▸ Text
These are the key concepts you need to understand to accurately answer the question.

Ideal Gas Law
The ideal gas law is a mathematical formula used to describe the behavior of gases. It's a crucial tool in chemistry for understanding how gases will react under different conditions. The formula for the ideal gas law is given by \(PV = nRT\). Let's break it down to understand it better:
  • \(P\) is the pressure of the gas, usually measured in atmospheres (atm) or millimeters of mercury (mmHg).
  • \(V\) is the volume the gas occupies, which is typically measured in liters (L).
  • \(n\) represents the number of moles of gas, which ties into how much gas you have.
  • \(R\) is the ideal gas constant, often approximated as 0.0821 L·atm/mol·K.
  • \(T\) is the temperature in Kelvin; remember to convert Celsius to Kelvin by adding 273.15 to the Celsius temperature.
The ideal gas law is essential when dealing with gases because it allows us to predict how a gas will respond when one of the conditions changes (like pressure or temperature). It is particularly helpful for combining gases in chemical reactions, such as the synthesis of ammonia, where we need to calculate the volume of hydrogen gas required to produce a certain amount of ammonia.

▸ Given material
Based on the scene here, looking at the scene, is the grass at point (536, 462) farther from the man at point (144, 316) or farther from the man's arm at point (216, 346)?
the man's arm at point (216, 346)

▸ What you should do
Copy the stretch of the ideal gas law text above from "These are the" through "of mercury (mmHg).".

▸ Task solution
These are the key concepts you need to understand to accurately answer the question.

Ideal Gas Law
The ideal gas law is a mathematical formula used to describe the behavior of gases. It's a crucial tool in chemistry for understanding how gases will react under different conditions. The formula for the ideal gas law is given by \(PV = nRT\). Let's break it down to understand it better:
  • \(P\) is the pressure of the gas, usually measured in atmospheres (atm) or millimeters of mercury (mmHg).